2. The model training method according to claim 1, characterized in that, The calculation of the loss value based on the third predicted risk value and the actual occurrence value includes: Based on the loss function, the loss value is calculated according to the third predicted risk value and the actual occurrence value. The loss function is: (Official 1) In Formula 1, It is the third predicted risk value. This is the actual occurrence value. It is the sample bias value. is a preset hyperparameter, i is a natural number and represents that the risk data training sample is the i-th risk data training sample.
3. The model training method according to claim 1, characterized in that, The calculation of the loss value based on the third predicted risk value and the actual occurrence value includes: Based on the loss function, the loss value is calculated according to the third predicted risk value and the actual occurrence value. The loss function is: (Official 2) In formula 2, It is the third predicted risk value. It is the actual occurrence value, where i is a natural number and represents that the risk data training sample is the i-th risk data training sample.

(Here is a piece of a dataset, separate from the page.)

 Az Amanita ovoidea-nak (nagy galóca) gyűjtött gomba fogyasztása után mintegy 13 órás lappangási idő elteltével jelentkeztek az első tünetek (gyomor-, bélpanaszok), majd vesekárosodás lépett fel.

4. The model training method according to claim 1, characterized in that, Also includes: The first model, the second model, and the third model are optimized based on the loss value to make the loss function converge.

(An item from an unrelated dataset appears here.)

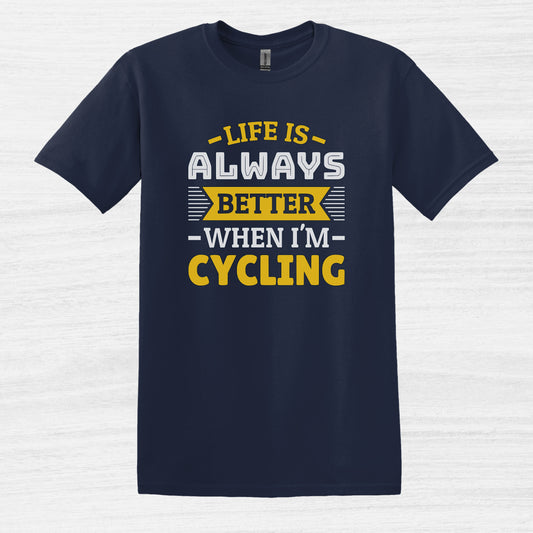 La vida siempre es mejor cuando voy en bicicleta Camiseta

5. The model training method according to claim 2, characterized in that, When the risk data training sample is defined as positive, the sample bias value is 1; When the risk data training sample is defined as negative, the sample bias value is 0.

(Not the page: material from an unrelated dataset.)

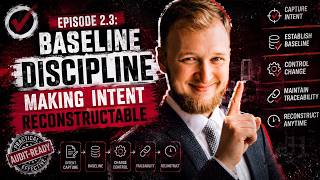 2.3. Baseline Discipline — Making Intent Reconstructable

6. The model training method according to claim 2, characterized in that, The risk data training sample set includes multiple risk data training samples; The hyperparameters The value depends on the number of positive risk data training samples in the risk data training sample set, and when the number of positive risk data training samples in the first risk data training sample set is greater than the number of positive risk data training samples in the second risk data training sample set, the hyperparameter corresponding to the first risk data training sample set... The hyperparameters should not be less than those corresponding to the second risk data training sample set. .
7. A risk prediction method, characterized in that, include: Obtain risk data related to user risk; The risk data is input into a trained prediction model to obtain a prediction result, wherein the prediction model is trained using the model training method described in any one of claims 1 to 6.
8. An electronic device, characterized in that, include: One or more processors; One or more memories; the one or more memories store one or more programs that, when executed by the one or more processors, cause the electronic device to perform the risk prediction method of claim 7.
9. A readable storage medium, characterized in that, The storage medium stores instructions that, when executed on a computer, cause the computer to perform the risk prediction method of claim 7.